With Keith’s 1st AD voice rattling in Clive’s ear and around the set, the shoot never lost momentum for a second. Simon, Virginia and Adele had stayed in the cold car park prepping for the finale while we all cosied ourselves upstairs in the office.
BANG! Let the gore and death scene inserts/close ups begin. Boom we got it. Boom we got another. Shots were captured with rapid regularity. Judging by the smiles of the crew and the emotions pouring out of the cast, it was with a great deal of success too. Red, gooey golden syrup infused fake blood flowed and before we knew it, Out of Hours was in the can.
A wash and brush up later, and we were basking in the afterglow of our little filmic triumph. A pint and a bit of self-congratulatory chit chat soon develops into what do we might do next… exciting times. I’m sure our director was able to enjoy a pint too but now he has the editing job stretched out in front of him.
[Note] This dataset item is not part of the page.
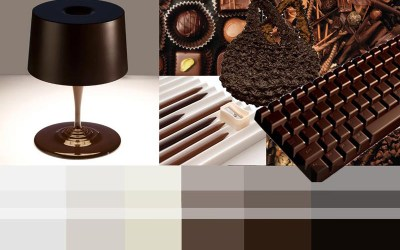 Protected: Case study: Chocolate Bike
Thanks to all the cast and crew for their hard work, patience and good humour on the shoot. I certainly grew as a person as a result of the experience. Out of hours… Over and out!
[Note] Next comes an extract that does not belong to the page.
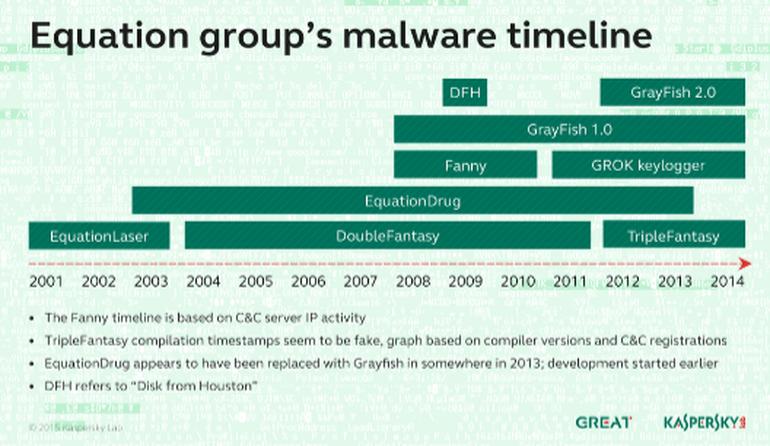 世界で最も高度かつプロのサイバー攻撃集団the equation group その正体
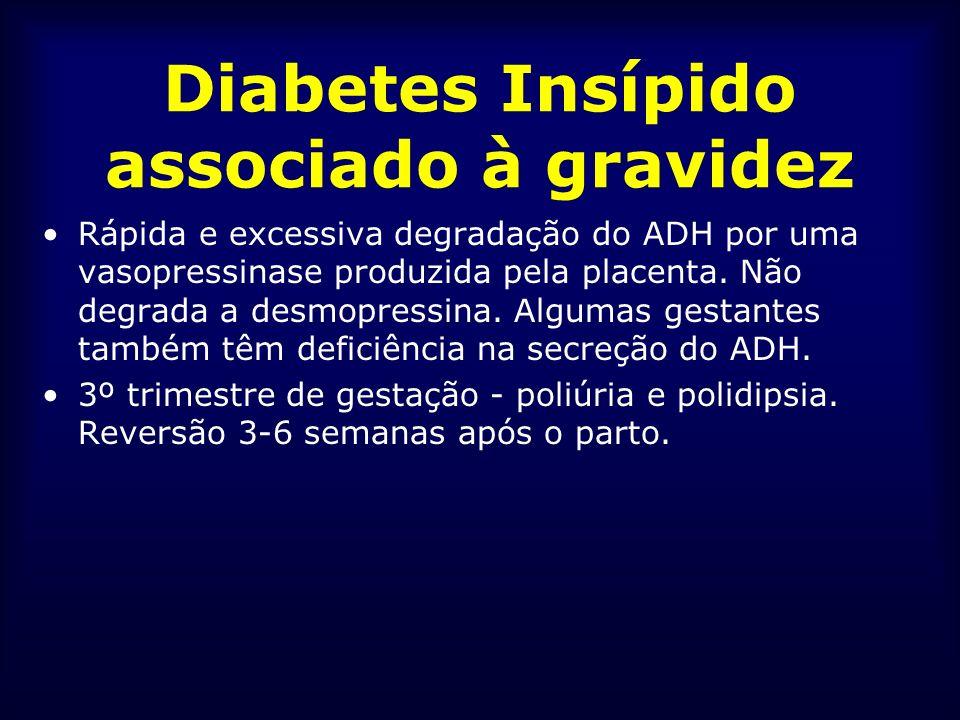 Diabetes Insípido associado à gravidez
(Me again. Just wanted to say thanks again to Stu for the blog posts this week. Splendid work from a genuinely lovely guy. The man knows his pastries, and is the proud owner of one of the finest moustaches in Christendom. A pleasure working with you, sir!)
*Soft stick – using a clapperboard on a close up in a way that doesn’t deafen the actor. Gently does it…
**End slate/end board – clapping at the end of a shot rather than the beginning. Handy when you’re shooting in a hurry, or if you can’t squeeze the clapperboy into shot easily.